Are you aware of your own visual acuity?

What is it?

  • Normal visual acuity is described as 20/20. It means that you are able to read letters of a particular size — usually the seventh line down on the Snellen chart — at a distance of six metres (20 feet).
  • The result is shown as a fraction, and the higher the second number, the worse the vision.
  • So if your result was 20/40, you would need letters twice as large as someone with normal vision in order to see them — or you'd need to be half the distance from the chart.
  • Your optometrist may record your test results not as a Snellen fraction but as its corresponding number: 20/20 equals 1.0, while 20/40 equals 0.5 — so, when recorded as a decimal, the higher the number the better your vision.
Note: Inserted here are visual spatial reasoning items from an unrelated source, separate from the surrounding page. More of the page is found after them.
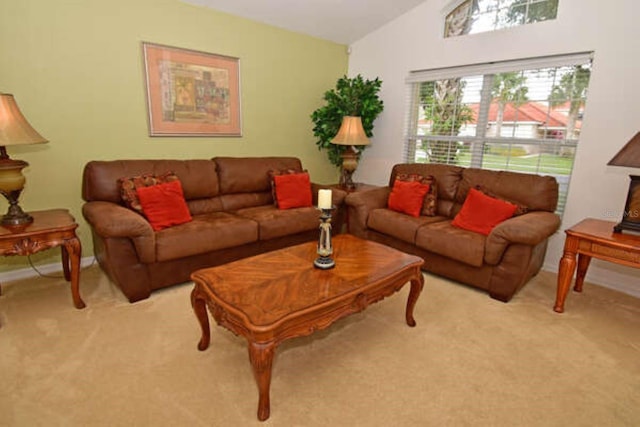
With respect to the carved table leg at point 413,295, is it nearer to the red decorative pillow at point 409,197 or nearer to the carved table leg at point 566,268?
the carved table leg at point 566,268

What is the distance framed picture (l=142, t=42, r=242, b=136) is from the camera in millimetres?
3188

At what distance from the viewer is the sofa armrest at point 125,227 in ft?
7.55

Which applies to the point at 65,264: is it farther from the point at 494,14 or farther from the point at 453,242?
the point at 494,14

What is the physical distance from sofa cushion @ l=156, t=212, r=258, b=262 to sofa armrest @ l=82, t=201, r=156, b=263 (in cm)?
8

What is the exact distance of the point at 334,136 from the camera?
4.24 metres

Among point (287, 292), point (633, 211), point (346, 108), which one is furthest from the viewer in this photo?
point (346, 108)

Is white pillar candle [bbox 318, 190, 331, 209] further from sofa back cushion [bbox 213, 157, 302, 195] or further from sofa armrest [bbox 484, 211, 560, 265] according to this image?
sofa back cushion [bbox 213, 157, 302, 195]

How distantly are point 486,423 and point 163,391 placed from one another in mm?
1493

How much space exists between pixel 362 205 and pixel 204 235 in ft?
5.09

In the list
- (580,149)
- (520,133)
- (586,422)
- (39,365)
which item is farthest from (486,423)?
(520,133)

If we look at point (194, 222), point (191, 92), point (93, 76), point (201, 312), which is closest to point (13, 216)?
point (194, 222)

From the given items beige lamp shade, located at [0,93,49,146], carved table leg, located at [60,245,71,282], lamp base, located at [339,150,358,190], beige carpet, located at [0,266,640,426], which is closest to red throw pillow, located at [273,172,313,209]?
lamp base, located at [339,150,358,190]

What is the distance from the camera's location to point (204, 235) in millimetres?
2686

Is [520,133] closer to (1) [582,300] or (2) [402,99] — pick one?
(2) [402,99]
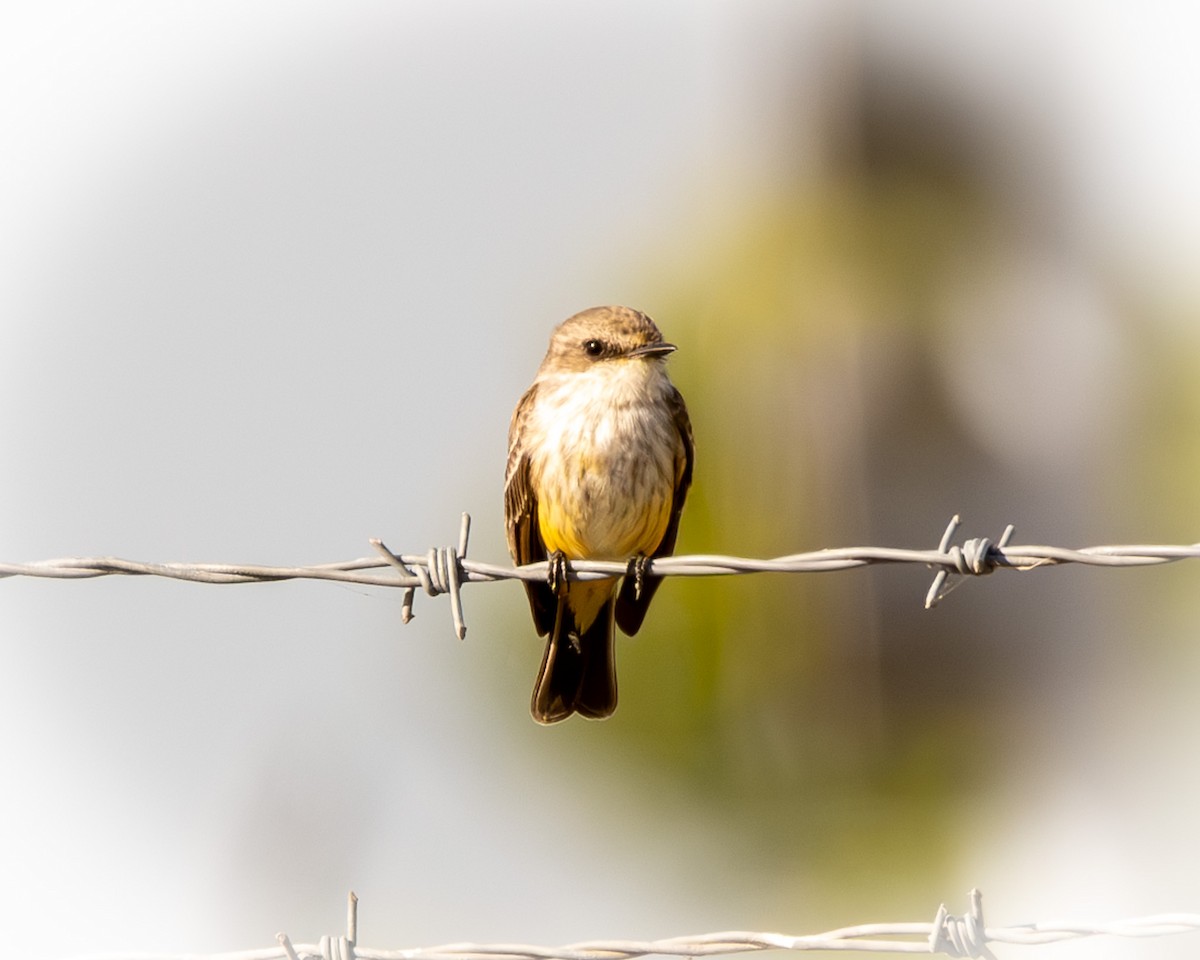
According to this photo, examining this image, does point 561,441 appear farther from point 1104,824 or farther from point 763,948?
point 1104,824

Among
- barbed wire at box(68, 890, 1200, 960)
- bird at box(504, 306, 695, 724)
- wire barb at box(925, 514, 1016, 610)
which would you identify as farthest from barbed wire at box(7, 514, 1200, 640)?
bird at box(504, 306, 695, 724)

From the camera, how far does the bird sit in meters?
6.94

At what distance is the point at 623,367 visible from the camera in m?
7.12

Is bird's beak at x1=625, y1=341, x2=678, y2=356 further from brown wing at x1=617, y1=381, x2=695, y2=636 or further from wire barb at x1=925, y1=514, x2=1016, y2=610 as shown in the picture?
wire barb at x1=925, y1=514, x2=1016, y2=610

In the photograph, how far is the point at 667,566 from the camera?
14.9ft

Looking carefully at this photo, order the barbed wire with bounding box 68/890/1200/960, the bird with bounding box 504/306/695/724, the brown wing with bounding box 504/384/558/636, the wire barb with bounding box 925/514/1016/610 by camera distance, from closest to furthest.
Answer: the barbed wire with bounding box 68/890/1200/960 → the wire barb with bounding box 925/514/1016/610 → the bird with bounding box 504/306/695/724 → the brown wing with bounding box 504/384/558/636

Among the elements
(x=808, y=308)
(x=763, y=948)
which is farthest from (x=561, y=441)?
(x=808, y=308)

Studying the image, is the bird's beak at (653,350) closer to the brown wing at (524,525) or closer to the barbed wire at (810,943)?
the brown wing at (524,525)

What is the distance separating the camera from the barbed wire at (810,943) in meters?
3.63

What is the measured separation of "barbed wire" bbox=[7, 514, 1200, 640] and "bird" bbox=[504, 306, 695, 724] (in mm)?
2149

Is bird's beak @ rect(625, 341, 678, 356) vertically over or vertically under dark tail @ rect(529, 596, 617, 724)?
over

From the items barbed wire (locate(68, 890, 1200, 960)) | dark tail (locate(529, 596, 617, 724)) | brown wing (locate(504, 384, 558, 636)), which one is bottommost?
barbed wire (locate(68, 890, 1200, 960))

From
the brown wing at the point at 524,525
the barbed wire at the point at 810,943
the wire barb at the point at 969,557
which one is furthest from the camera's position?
the brown wing at the point at 524,525

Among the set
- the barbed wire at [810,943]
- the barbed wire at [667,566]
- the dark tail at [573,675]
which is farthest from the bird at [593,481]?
the barbed wire at [810,943]
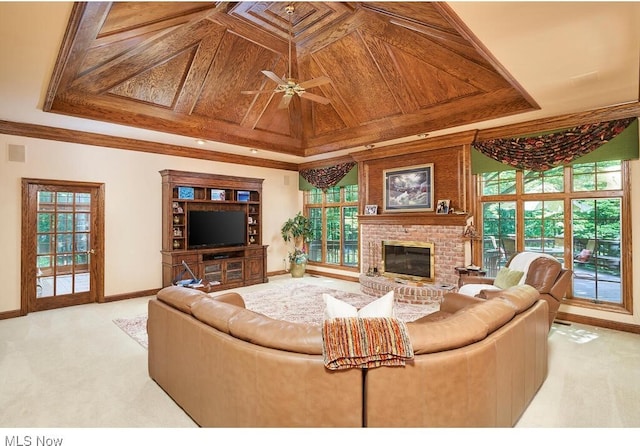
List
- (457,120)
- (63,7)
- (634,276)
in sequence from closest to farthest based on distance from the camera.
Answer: (63,7), (634,276), (457,120)

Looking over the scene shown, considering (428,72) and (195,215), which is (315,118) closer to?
(428,72)

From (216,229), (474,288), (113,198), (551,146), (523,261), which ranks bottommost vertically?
(474,288)

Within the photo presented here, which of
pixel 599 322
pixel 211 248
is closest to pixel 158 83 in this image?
pixel 211 248

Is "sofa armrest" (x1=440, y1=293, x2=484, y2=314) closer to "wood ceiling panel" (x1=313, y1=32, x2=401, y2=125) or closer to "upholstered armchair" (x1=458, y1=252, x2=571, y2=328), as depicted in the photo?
"upholstered armchair" (x1=458, y1=252, x2=571, y2=328)

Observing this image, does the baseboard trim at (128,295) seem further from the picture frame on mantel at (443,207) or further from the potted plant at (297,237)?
the picture frame on mantel at (443,207)

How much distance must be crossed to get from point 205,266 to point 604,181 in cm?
629

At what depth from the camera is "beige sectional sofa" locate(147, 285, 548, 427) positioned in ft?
5.22

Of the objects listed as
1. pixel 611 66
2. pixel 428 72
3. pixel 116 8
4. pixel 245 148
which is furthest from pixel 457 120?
pixel 116 8

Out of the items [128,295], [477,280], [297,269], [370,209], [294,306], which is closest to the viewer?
[477,280]

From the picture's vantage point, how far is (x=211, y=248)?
21.1 feet

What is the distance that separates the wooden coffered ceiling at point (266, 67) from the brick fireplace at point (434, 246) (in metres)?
1.68

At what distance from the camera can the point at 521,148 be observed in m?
4.76

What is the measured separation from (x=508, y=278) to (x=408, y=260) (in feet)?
7.31

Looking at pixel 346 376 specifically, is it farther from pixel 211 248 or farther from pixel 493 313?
pixel 211 248
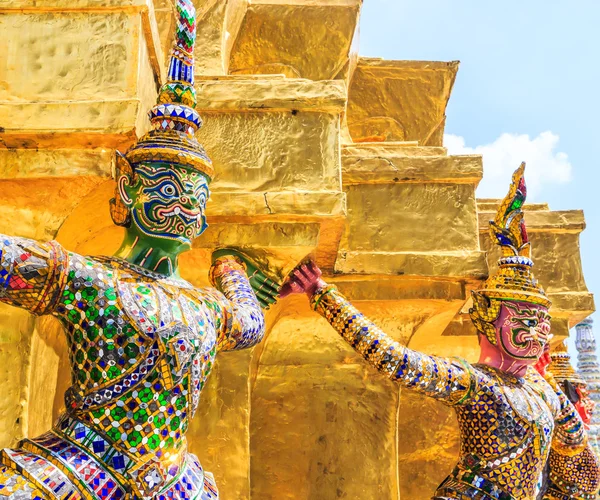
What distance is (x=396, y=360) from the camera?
12.9ft

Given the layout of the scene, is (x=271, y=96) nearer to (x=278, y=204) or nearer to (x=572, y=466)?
(x=278, y=204)

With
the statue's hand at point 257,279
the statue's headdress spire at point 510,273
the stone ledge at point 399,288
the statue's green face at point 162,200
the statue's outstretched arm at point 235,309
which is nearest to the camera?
the statue's green face at point 162,200

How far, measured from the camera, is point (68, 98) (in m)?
3.33

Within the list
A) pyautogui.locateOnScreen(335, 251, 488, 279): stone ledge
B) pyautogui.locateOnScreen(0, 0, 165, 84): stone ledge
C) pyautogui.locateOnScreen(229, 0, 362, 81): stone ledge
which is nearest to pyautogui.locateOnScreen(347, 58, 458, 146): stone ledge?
pyautogui.locateOnScreen(229, 0, 362, 81): stone ledge

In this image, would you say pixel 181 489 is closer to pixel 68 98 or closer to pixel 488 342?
pixel 68 98

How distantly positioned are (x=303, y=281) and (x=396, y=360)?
0.63 meters

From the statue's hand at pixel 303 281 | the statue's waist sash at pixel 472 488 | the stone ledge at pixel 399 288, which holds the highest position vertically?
the stone ledge at pixel 399 288

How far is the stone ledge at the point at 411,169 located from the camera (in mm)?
4953

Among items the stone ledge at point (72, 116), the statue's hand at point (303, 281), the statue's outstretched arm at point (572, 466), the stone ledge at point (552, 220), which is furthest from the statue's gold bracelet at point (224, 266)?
the stone ledge at point (552, 220)

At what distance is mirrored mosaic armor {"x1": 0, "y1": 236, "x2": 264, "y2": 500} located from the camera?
2.59 m

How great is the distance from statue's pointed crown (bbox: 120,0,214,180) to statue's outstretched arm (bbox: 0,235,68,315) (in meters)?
0.58

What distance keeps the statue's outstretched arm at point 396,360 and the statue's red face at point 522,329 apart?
313mm

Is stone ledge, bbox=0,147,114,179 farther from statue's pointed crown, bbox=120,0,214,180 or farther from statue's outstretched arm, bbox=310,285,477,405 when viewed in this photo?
statue's outstretched arm, bbox=310,285,477,405

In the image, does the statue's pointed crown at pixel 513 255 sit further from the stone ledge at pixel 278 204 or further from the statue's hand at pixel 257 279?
the statue's hand at pixel 257 279
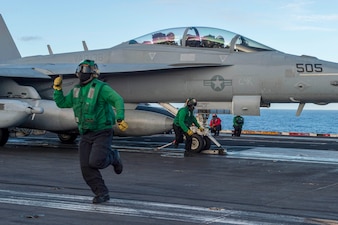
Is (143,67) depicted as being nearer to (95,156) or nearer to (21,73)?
(21,73)

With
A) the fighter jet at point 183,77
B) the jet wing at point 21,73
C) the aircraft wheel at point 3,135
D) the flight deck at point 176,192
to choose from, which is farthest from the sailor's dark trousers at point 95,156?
the aircraft wheel at point 3,135

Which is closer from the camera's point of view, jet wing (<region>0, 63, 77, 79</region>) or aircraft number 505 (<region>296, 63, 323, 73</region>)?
aircraft number 505 (<region>296, 63, 323, 73</region>)

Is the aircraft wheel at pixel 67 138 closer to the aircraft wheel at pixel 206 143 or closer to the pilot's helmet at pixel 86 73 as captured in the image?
the aircraft wheel at pixel 206 143

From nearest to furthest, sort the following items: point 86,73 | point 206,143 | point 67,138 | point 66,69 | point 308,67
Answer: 1. point 86,73
2. point 308,67
3. point 206,143
4. point 66,69
5. point 67,138

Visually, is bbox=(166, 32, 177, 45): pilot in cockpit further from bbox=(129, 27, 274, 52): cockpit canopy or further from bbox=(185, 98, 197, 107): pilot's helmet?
bbox=(185, 98, 197, 107): pilot's helmet

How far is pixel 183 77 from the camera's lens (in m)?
15.1

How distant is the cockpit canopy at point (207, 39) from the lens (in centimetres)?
1495

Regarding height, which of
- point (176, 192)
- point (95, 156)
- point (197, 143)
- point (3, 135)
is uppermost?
point (3, 135)

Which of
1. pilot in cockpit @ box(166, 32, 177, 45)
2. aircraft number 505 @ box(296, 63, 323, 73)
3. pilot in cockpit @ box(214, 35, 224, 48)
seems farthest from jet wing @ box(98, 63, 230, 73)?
aircraft number 505 @ box(296, 63, 323, 73)

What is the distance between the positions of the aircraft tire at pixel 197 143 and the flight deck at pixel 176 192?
1.85 meters

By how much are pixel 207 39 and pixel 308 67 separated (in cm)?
311

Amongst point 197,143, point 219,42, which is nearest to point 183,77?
point 219,42

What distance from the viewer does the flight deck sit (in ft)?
18.7

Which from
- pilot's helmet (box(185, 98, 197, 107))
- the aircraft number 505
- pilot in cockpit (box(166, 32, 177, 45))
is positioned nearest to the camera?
the aircraft number 505
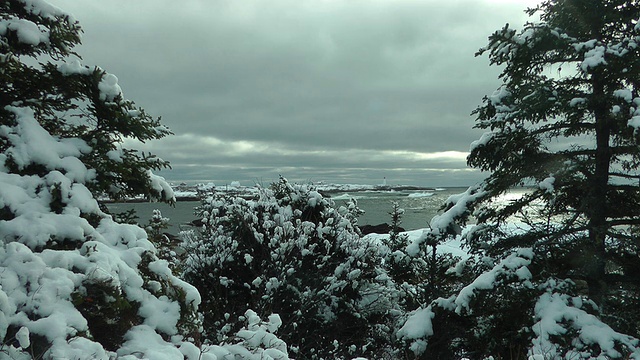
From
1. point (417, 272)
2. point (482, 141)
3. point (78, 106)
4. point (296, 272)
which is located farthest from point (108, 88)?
point (417, 272)

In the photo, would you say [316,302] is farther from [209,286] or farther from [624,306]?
[624,306]

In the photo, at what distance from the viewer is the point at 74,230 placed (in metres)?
3.86

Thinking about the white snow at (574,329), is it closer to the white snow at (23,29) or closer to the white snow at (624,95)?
the white snow at (624,95)

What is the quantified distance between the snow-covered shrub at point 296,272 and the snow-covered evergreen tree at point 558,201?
2601 mm

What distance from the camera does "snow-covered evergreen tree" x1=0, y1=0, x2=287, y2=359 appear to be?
3.13 metres

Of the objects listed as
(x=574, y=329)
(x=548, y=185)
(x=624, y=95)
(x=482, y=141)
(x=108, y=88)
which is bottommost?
(x=574, y=329)

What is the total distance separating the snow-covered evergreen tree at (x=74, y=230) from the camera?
3.13 metres

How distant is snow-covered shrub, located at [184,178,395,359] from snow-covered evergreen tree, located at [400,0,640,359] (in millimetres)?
2601

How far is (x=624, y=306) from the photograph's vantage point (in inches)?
253

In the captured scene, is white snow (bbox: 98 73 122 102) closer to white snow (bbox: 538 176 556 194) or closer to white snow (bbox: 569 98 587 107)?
white snow (bbox: 538 176 556 194)

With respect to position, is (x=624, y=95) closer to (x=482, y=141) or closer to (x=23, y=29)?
(x=482, y=141)

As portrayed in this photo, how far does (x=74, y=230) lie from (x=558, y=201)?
838cm

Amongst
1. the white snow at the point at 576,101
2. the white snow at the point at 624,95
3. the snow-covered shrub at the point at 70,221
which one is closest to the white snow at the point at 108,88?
the snow-covered shrub at the point at 70,221

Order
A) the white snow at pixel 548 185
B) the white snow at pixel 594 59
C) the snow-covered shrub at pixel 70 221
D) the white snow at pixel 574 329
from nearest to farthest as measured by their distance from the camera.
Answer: the snow-covered shrub at pixel 70 221, the white snow at pixel 574 329, the white snow at pixel 594 59, the white snow at pixel 548 185
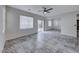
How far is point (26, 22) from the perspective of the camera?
→ 8.61 meters

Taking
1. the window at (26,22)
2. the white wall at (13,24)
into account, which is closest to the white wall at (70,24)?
the window at (26,22)

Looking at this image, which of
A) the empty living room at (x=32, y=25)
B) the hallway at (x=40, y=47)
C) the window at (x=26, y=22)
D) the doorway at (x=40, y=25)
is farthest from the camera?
the doorway at (x=40, y=25)

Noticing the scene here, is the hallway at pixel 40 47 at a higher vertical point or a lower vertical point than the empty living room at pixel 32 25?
lower

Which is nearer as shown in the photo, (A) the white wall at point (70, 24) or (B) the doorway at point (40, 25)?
(A) the white wall at point (70, 24)

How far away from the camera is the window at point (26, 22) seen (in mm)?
7832

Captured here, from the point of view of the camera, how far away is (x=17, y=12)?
22.9 feet

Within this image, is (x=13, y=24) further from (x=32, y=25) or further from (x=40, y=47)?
(x=40, y=47)

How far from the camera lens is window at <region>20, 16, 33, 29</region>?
7.83 meters

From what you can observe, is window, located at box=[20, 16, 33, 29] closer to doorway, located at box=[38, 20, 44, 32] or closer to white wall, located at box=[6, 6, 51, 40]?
white wall, located at box=[6, 6, 51, 40]

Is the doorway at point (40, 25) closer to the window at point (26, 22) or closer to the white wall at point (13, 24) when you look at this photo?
the window at point (26, 22)

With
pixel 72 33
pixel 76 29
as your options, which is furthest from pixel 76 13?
pixel 72 33

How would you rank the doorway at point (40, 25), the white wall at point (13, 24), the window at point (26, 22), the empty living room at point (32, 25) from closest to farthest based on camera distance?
the empty living room at point (32, 25)
the white wall at point (13, 24)
the window at point (26, 22)
the doorway at point (40, 25)
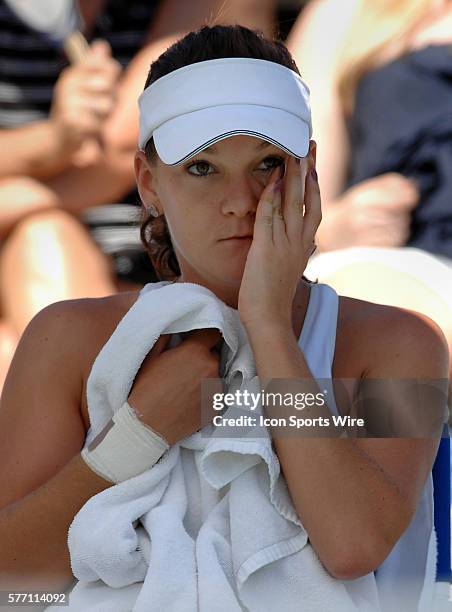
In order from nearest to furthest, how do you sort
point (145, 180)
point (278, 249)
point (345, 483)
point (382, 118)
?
1. point (345, 483)
2. point (278, 249)
3. point (145, 180)
4. point (382, 118)

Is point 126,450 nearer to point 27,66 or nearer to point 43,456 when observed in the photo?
point 43,456

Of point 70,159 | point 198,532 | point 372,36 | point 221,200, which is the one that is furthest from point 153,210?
point 372,36

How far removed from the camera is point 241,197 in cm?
145

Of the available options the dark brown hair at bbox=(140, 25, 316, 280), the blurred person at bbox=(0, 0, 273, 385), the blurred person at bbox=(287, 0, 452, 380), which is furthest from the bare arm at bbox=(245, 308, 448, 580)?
the blurred person at bbox=(0, 0, 273, 385)

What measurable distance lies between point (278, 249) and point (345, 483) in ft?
1.04

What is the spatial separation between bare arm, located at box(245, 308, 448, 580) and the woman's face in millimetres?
155

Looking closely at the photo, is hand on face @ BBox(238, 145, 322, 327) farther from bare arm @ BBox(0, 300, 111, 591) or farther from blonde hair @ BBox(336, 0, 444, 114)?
blonde hair @ BBox(336, 0, 444, 114)

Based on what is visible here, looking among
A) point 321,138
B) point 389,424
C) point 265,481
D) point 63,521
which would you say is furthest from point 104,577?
point 321,138

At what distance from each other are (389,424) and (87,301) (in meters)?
0.48

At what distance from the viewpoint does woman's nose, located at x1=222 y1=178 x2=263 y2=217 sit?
4.75ft

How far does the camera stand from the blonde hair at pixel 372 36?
9.05 feet

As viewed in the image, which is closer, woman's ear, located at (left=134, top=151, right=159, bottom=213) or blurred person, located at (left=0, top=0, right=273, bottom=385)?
woman's ear, located at (left=134, top=151, right=159, bottom=213)

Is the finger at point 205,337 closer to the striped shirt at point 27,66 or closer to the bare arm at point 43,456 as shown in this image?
the bare arm at point 43,456

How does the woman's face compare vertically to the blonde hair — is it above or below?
below
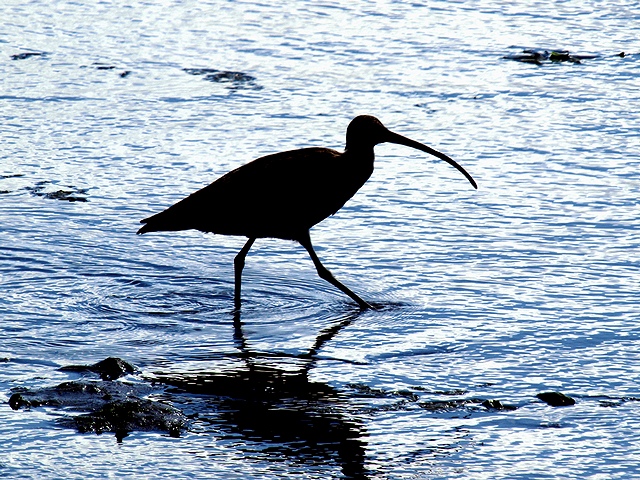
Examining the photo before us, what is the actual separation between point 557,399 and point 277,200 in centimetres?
269

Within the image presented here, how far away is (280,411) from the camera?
6578 mm

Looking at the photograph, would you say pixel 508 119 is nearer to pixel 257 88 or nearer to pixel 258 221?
pixel 257 88

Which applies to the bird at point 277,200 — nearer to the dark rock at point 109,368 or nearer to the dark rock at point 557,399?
the dark rock at point 109,368

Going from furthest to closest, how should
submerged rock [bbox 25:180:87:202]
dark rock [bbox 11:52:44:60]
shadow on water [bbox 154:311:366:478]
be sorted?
1. dark rock [bbox 11:52:44:60]
2. submerged rock [bbox 25:180:87:202]
3. shadow on water [bbox 154:311:366:478]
Average is better than normal

  • Visual acuity tends to improve up to the age of 25, and most young adults with healthy eyes can read the lines of smaller letters under the 20/20 row.
  • This "better-than-normal" vision will score in the ranges indicated on the Snellen/Decimal chart.
  • In fact the average score for healthy eyes is usually between 20/16 and 20/12, which means average vision is actually better than 20/20 or "normal."
  • If your test result is 20/10 (or 6/3 or 2.0), it means that you can see letters six metres (20 feet) away that someone with "normal" eyesight could read from only three metres (10 feet).

What your results mean

  • If you can't read the 20/20 line on the Snellen chart from the required distance, you have what's called "impaired visual acuity."
  • You may be nearsighted, farsighted or have astigmatism, or you may have an eye disease such as cataracts or macular degeneration.
  • If your acuity is only slightly reduced, to around 20/30, you can still drive safely.

Near vision

  • Your optometrist will also test how well you focus on things close-up, using a hand-held card with small chunks of text in progressively smaller print.
  • You will be asked to hold the card at a set distance, usually about 40 centimetres (15 inches) from your eyes.
  • Your optometrist will record the smallest text that you can read, and the distance at which you can do so.
  • The letters on the card are calculated to show the equivalent of 20/20 vision and variations on either side (20/10, 20/40 and so on), with and without glasses or contact lenses.
  • Most young people who score well for distant vision will also score 20/20 or better for near vision.
  • But when we reach our forties, many of us notice that we need to hold the print farther and farther away in order to read it.
  • This is known as presbyopia, and is nothing to worry about. All it means is that we need reading glasses.